HDFormer: High-order Directed Transformer for 3D Human Pose Estimation

Human pose estimation is a complicated structured data sequence modeling task. Most existing methods only consider the pair-wise interaction of human body joints in model learning. Unfortunately, this causes 3D pose estimation to fail in difficult cases such as $\textit{joints overlapping}$, and pose $\textit{fast-changing}$, as pair-wise relations cannot exploit fine-grained human body priors in pose estimation. To this end, we revamped the 3D pose estimation framework with a $\textit{High-order}$ $\textit{Directed}$ $\textit{Transformer}$ (HDFormer), which coherently exploits the high-order bones and joints relevances to boost the performance of pose estimation. Specifically, HDFormer adopts both self-attention and high-order attention schemes to build up a multi-order attention module to perform the information flow interaction including the first-order $"\textit{joint$\leftrightarrow$joint}"$, second-order $"\textit{bone$\leftrightarrow$joint}"$ as well as high-order $"\textit{hyperbone$\leftrightarrow$joint}"$ relationships (hyperbone is defined as a joint set), compensating the hard cases prediction in fast-changing and heavy occlusion scenarios.
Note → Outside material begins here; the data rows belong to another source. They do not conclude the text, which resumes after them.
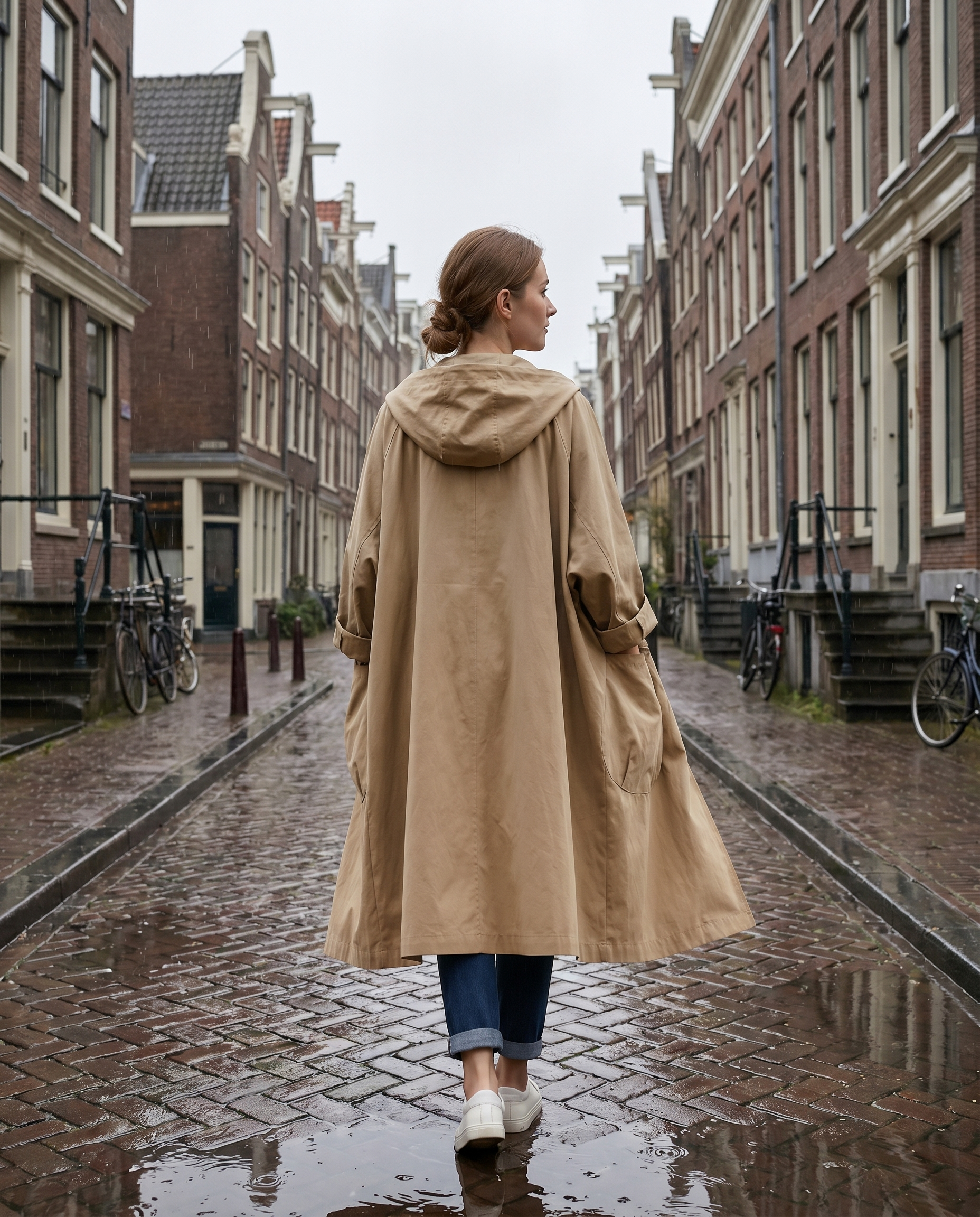 Waterdichte Jas - Lange oversized regenjas met capuchon voor dames-Boutique Moda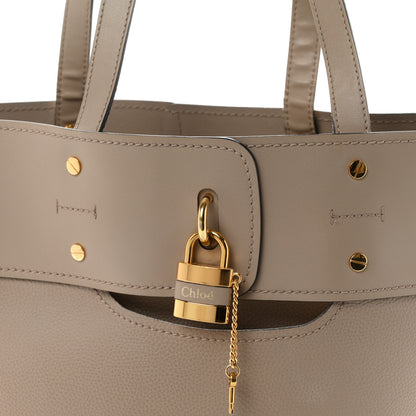 Chloe Calfskin Medium Aby Lock and Key Tote Bag Motty Grey 9 of 11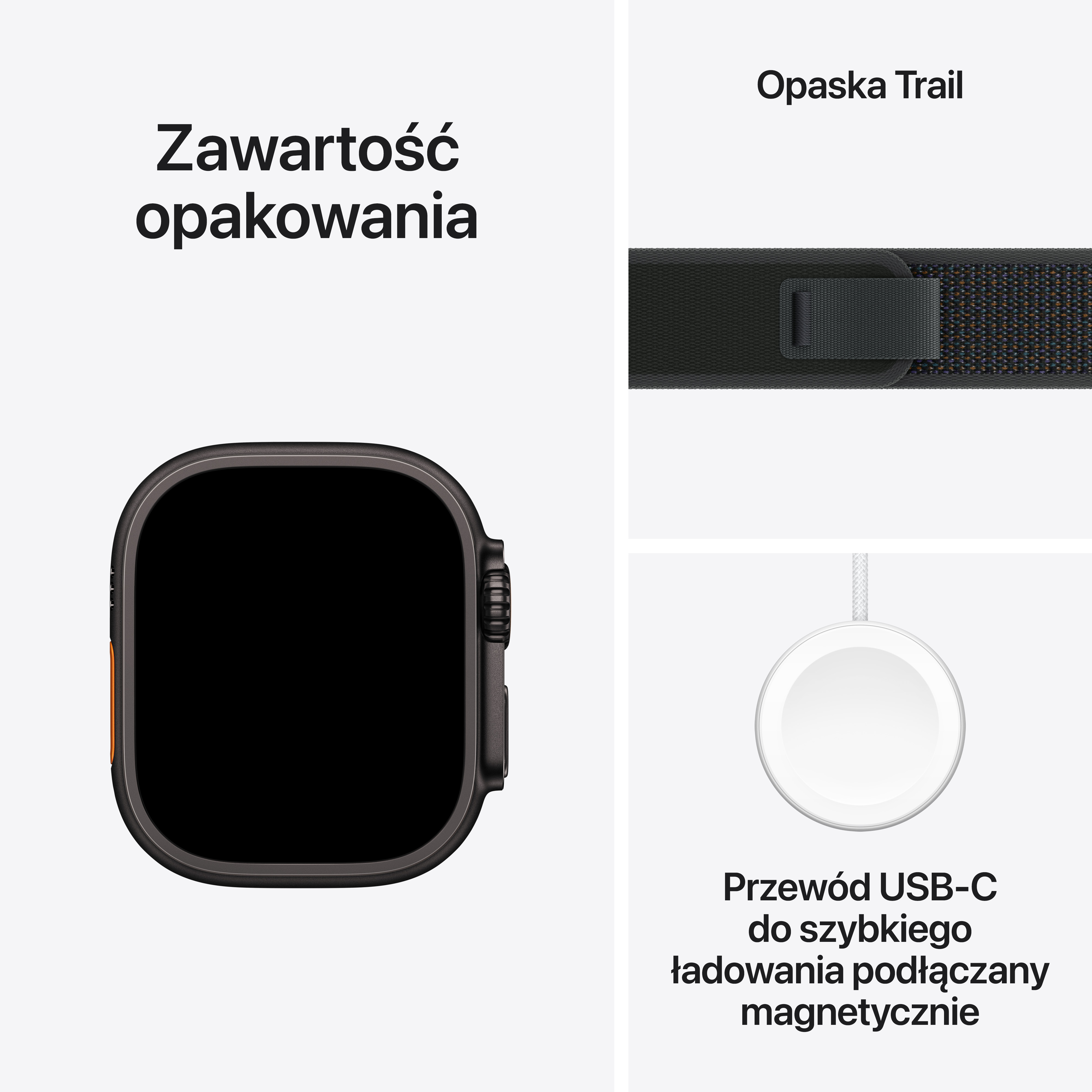 Apple Watch, Trail Band i kabel ładujący USB-C. Zegarek jest czarny. Opaska jest czarno-pomarańczowa. Biała ładowarka.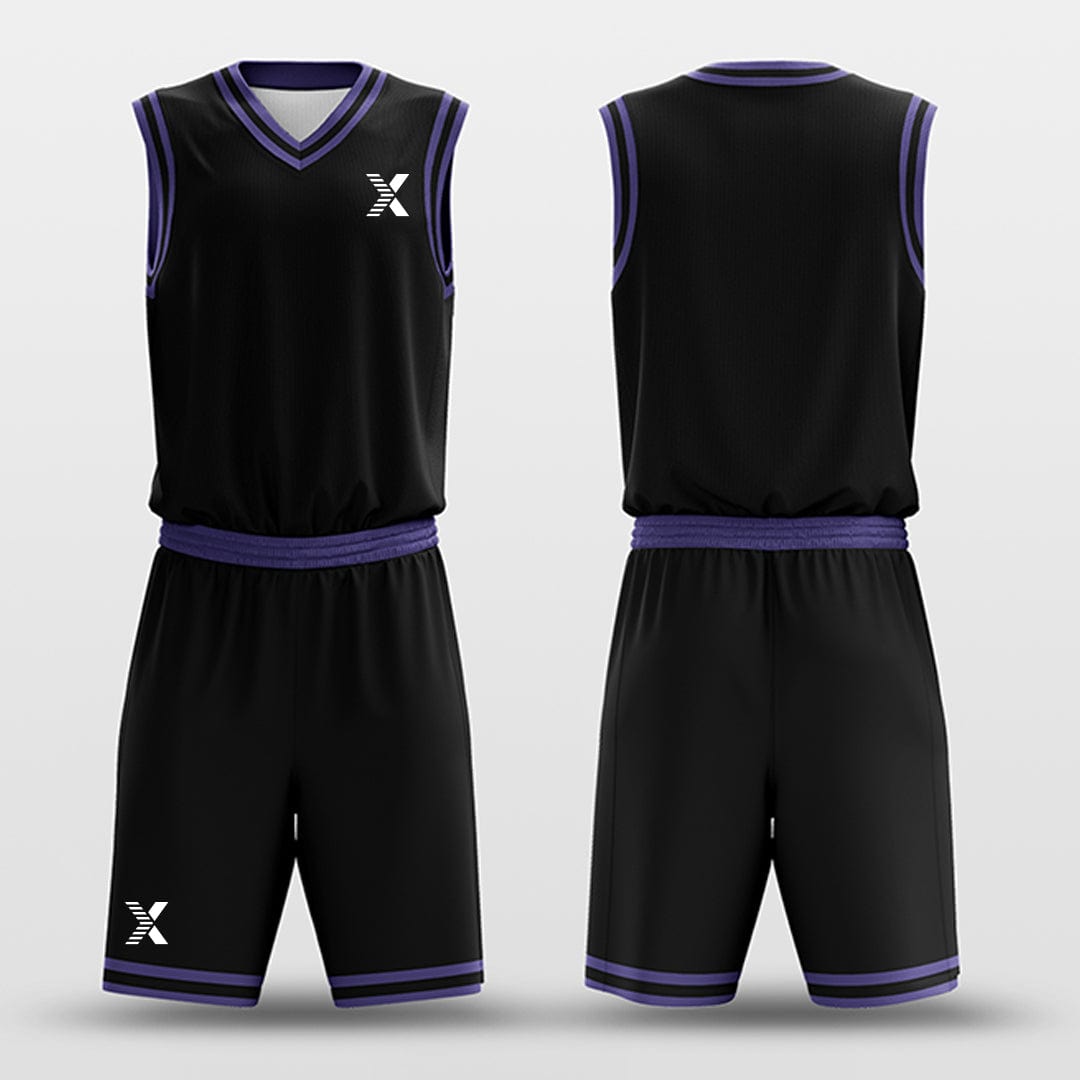 Cikers Sports Basketball Uniforms Black Purple - Custom Basketball Jersey Design for Team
Moreover, modernized CNN techniques are applied to upgrade the transformer-based architecture to speed up the HDFormer, achieving a favorable trade-off between effectiveness and efficiency. We compare our model with other SOTA models on the datasets Human3.6M and MPI-INF-3DHP. The results demonstrate that the proposed HDFormer achieves superior performance with only $\textbf{1/10}$ parameters and much lower computational cost compared to the current SOTAs. Moreover, HDFormer can be applied to various types of real-world applications, enabling real-time and accurate 3D pose estimation. The source code is in https://github.com/hyer/HDFormer.

翻译：人体姿态估计是一项复杂的结构化数据序列建模任务。现有方法大多仅考虑模型学习中人体关节的两两交互。然而，由于两两关系无法利用姿态估计中人体的细粒度先验信息，这导致在诸如$\textit{关节重叠}$和姿态$\textit{快速变化}$的困难情况下，三维姿态估计难以有效进行。为此，我们提出一种$\textit{高阶有向Transformer}$（HDFormer）来重塑三维姿态估计框架，该框架能够连贯地利用高阶骨骼与关节的相关性，从而提升姿态估计性能。具体而言，HDFormer采用自注意力与高阶注意力机制，构建一个多阶注意力模块，实现信息流交互，包括一阶的“$\textit{关节$\leftrightarrow$关节}$”、二阶的“$\textit{骨骼$\leftrightarrow$关节}$”以及高阶的“$\textit{超骨骼$\leftrightarrow$关节}$”关系（超骨骼定义为关节集合），从而在快速变化和严重遮挡场景中补偿困难样本的预测。此外，我们采用现代化的CNN技术升级基于Transformer的架构以加速HDFormer，实现了效果与效率之间的有利平衡。我们将模型与其他SOTA模型在Human3.6M和MPI-INF-3DHP数据集上进行比较。结果表明，所提出的HDFormer仅用当前SOTA模型$\textbf{1/10}$的参数和极低计算成本即实现了卓越性能。此外，HDFormer可应用于各类实际场景，实现实时且准确的三维人体姿态估计。源代码请见https://github.com/hyer/HDFormer。